The manufacturers' core objection is easy to see: every hand-me-down helicopter sale represents a new-helicopter sale lost. The operators , however, do not see these military disposals as saving anybody anything. In their eyes, public-service institutions such as police forces should not be acquiring their own fleets anyway, but acquiring them from existing operators of services which they need.

The FAA, unlike the other two objectors to this growing military practice, is a disinterested party - but not an uninterested one. Its interest stems from safety concerns. The trouble is that the FAA's concern has become another focus for opposition.

That is not to say that the concerns of manufacturers and civil operators over the safety of ex-military machines, and their surplus spares, are not sincere or legitimate. The manufacturers are vulnerable to product-liability claims and see themselves as being even more vulnerable when there are machines or parts in service for which there is no known operating history. The civil operators see new operators, with little experience, outside the reach of the strict regulations under which they must work, doing things which they would not be allowed to do.

In the middle of this battle are two groups which regard themselves as victims: they are the civilian companies which convert ex-military machines for non-military use, or wish to use ex-military parts for repair services, and the existing and potential civilian and public-service operators. All consider themselves to be at the mercy of everybody else.

In all this, there are some arguments advanced which come perilously close to hokum. The DoD is not renowned for accepting sub-standard merchandise, nor for wilful neglect of machinery, yet the manufacturers of some of those parts are curiously reluctant to consider as legitimate parts made by them for the military, to exactly the same standards and specifications as for identical civil-market parts. On the other hand, there are operators which seem to be wanting manufacturers to take responsibility (and liability) for anything which even vaguely resembles what those manufacturers once made, regardless of what modifications have been made by whom in the meantime.

This whole dispute has already become too emotional, and has spawned at least one extraordinary lawsuit in which a manufacturer could, in effect, be asked to prove that parts which it made for the DoD are not of acceptable quality. Such disputes could destroy the essential mutual trust and respect between manufacturers, operators and regulators which distinguish the aviation sector from many other branches of commerce.

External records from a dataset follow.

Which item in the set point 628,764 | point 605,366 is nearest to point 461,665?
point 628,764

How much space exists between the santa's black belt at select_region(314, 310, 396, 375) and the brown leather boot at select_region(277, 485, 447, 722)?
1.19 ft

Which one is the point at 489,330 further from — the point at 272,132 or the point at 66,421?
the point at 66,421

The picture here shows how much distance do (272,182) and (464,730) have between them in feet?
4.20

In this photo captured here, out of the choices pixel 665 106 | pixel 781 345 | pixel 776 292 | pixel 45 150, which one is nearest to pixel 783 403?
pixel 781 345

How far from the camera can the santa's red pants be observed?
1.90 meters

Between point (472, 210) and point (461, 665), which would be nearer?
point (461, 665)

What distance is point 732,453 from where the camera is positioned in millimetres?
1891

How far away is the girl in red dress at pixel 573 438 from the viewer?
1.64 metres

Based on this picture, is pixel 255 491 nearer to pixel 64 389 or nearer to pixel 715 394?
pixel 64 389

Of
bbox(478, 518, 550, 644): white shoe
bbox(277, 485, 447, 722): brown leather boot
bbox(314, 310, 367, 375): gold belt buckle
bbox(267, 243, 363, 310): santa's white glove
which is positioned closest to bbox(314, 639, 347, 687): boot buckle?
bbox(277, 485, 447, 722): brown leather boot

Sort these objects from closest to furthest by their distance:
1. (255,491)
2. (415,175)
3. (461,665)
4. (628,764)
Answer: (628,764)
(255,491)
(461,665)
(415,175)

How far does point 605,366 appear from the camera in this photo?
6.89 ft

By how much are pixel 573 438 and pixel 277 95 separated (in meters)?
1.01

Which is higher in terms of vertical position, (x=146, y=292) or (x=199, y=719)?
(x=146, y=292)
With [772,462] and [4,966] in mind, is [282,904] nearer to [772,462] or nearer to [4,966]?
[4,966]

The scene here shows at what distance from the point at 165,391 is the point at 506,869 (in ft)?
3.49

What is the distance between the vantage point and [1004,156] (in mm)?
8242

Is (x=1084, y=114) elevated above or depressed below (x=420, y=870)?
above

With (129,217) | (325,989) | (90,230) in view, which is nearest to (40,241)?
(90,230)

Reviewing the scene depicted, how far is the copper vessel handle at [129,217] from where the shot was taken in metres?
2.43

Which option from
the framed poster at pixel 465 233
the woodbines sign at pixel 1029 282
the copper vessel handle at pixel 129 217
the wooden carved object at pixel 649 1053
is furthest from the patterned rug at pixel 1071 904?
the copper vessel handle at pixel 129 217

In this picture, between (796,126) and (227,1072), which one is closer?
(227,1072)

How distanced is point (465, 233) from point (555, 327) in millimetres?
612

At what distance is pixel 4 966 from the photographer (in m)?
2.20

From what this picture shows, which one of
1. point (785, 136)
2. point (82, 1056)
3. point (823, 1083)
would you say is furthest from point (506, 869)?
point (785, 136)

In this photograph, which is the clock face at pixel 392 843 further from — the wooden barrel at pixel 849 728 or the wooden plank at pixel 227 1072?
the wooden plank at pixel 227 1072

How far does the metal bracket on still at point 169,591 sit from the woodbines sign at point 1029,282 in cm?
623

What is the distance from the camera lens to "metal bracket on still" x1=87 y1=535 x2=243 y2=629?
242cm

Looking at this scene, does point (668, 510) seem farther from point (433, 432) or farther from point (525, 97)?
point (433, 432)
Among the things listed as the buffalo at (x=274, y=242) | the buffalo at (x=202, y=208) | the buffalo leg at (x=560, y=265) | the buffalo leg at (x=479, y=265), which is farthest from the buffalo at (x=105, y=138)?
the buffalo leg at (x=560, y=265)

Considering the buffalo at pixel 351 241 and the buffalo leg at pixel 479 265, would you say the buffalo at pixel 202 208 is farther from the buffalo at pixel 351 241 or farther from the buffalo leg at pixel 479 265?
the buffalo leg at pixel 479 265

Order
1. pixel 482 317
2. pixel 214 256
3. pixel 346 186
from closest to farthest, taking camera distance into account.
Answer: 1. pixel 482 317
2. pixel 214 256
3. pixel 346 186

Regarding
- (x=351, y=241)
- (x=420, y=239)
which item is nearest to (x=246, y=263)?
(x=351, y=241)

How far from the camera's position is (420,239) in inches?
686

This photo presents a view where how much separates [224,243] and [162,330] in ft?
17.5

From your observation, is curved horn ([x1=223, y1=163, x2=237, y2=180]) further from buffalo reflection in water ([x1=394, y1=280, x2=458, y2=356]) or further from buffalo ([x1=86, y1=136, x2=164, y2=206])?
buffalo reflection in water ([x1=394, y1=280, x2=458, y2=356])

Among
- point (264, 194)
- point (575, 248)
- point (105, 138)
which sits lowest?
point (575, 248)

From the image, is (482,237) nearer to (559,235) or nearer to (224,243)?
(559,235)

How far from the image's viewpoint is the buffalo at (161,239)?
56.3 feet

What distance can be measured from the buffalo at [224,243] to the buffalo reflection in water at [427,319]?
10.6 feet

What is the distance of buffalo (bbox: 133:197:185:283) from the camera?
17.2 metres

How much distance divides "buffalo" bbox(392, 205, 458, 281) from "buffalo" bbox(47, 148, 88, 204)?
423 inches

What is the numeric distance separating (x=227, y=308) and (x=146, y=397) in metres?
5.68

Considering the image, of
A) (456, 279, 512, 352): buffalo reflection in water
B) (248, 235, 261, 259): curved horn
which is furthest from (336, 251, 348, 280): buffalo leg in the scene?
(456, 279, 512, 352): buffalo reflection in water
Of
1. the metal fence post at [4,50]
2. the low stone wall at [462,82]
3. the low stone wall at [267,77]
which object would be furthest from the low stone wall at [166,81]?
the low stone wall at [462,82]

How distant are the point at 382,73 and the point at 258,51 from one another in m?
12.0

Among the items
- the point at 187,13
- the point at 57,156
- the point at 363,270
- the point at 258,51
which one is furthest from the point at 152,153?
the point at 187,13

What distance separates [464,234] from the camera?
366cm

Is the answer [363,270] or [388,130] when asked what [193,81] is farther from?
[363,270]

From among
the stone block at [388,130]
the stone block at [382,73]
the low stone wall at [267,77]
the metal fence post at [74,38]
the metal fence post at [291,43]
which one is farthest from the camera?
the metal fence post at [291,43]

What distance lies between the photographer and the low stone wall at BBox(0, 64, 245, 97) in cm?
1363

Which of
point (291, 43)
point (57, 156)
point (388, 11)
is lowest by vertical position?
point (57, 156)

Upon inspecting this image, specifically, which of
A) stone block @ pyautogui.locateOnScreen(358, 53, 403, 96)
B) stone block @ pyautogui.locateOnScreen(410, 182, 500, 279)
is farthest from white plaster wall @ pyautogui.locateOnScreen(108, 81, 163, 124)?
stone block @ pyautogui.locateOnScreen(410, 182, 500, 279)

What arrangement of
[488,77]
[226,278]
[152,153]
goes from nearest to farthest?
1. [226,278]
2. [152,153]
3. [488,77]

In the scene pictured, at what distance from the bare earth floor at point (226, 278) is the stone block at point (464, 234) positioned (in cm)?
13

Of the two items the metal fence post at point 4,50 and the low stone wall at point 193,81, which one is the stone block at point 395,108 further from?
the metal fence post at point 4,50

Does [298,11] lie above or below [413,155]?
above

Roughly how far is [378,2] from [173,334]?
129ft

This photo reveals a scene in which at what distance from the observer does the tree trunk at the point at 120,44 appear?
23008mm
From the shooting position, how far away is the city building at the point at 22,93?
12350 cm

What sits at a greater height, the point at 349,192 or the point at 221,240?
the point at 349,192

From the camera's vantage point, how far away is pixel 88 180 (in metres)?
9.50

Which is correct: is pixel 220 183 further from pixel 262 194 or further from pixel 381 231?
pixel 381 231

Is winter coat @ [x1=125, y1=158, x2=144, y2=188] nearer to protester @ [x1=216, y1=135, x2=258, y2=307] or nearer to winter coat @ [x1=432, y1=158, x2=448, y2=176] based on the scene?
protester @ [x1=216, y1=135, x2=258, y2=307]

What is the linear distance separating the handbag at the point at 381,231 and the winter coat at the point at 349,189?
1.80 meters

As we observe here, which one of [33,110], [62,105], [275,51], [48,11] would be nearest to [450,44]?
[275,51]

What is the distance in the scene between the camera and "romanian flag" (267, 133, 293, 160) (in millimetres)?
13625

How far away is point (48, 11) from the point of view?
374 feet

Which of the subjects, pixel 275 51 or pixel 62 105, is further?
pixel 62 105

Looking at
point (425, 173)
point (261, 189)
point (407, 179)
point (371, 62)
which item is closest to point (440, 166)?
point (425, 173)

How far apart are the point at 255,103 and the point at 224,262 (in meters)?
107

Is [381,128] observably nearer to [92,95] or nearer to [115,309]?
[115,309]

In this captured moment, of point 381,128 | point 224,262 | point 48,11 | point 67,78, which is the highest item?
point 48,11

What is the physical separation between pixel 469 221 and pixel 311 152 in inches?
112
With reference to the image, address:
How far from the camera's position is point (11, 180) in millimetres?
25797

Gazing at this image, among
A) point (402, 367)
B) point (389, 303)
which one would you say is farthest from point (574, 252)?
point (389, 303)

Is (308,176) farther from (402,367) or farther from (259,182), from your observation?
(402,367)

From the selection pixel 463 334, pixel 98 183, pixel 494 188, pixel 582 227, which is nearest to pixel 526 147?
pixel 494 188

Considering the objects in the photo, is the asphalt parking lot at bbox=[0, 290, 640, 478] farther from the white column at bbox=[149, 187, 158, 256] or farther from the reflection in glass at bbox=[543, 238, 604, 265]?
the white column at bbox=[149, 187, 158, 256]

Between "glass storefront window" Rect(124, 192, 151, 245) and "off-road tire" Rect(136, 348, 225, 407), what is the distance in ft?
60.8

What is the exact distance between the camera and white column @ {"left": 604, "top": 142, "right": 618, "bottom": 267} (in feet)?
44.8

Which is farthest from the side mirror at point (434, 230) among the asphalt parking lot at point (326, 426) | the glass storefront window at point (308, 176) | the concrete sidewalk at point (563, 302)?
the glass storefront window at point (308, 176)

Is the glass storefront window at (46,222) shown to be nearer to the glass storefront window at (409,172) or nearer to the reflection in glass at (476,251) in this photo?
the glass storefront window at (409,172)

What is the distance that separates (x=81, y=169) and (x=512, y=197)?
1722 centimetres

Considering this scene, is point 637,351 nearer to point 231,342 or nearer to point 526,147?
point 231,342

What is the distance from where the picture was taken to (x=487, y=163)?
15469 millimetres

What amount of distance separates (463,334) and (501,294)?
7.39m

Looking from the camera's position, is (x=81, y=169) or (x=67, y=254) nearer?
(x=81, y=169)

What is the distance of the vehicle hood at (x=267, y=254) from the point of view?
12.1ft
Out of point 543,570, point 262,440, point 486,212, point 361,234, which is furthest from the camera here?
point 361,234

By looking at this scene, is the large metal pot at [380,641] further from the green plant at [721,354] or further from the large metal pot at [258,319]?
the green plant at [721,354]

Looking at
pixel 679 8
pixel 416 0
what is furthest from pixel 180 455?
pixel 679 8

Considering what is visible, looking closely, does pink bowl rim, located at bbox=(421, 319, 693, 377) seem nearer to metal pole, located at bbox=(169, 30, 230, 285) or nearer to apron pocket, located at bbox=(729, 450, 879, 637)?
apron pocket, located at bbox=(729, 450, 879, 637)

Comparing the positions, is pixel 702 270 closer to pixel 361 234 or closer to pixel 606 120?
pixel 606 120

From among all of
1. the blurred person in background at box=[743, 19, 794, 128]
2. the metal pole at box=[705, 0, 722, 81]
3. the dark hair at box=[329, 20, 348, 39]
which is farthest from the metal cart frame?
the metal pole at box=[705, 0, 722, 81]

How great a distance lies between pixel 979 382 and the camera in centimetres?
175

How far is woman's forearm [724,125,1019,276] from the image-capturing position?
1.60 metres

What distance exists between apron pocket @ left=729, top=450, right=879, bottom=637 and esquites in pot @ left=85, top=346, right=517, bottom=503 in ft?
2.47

It is clear that attempts to sort the problem out (such as the imminent arrival of legislation requiring civilian operators of ex-military machines to have them certificated) are arousing more passion and hostility than agreement from some operators. There are calls from some quarters for the DoD to solve the problems (at least in the short term) by halting all disposals of helicopters and parts until a better system can be devised. That might stop the problem (if there is one) from getting any worse, but it will not make anything better.

The DoD and FAA need to agree as a matter of urgency just where their standards coincide, and then to agree jointly with manufacturers, repairers and operators on how that agreement should be applied and interpreted in dealing with real helicopters in the real world.